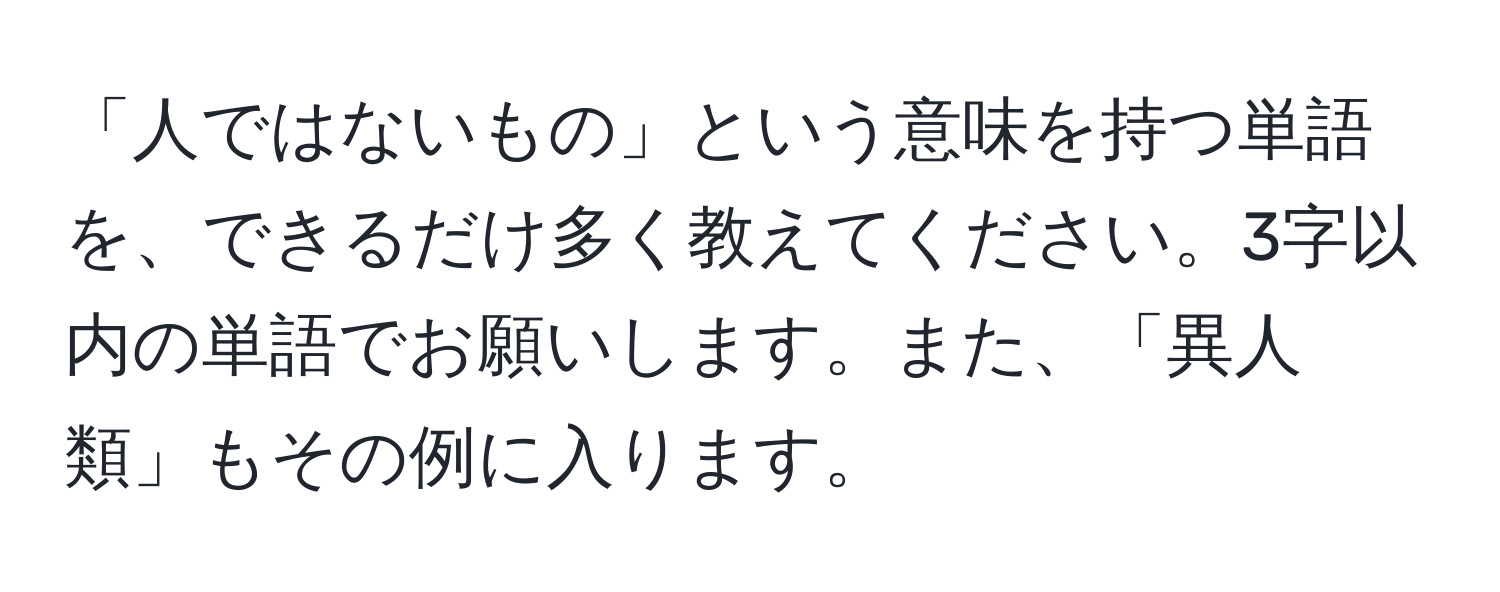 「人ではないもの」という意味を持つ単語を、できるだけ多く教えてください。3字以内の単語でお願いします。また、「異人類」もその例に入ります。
****************
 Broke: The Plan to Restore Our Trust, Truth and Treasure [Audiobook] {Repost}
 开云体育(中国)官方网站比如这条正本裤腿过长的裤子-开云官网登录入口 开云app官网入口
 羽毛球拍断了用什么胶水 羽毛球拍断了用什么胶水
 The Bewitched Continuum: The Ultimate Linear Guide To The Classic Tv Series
****************
**The problem:** Scan the entries above for the line containing "羽毛球拍断了用什么胶水 羽毛球拍断了用什么胶水", and copy it and all lines after it exactly, down to and including the line containing "The Bewitched Continuum: The".

**Finished task:**
 羽毛球拍断了用什么胶水 羽毛球拍断了用什么胶水
 The Bewitched Continuum: The Ultimate Linear Guide To The Classic Tv Series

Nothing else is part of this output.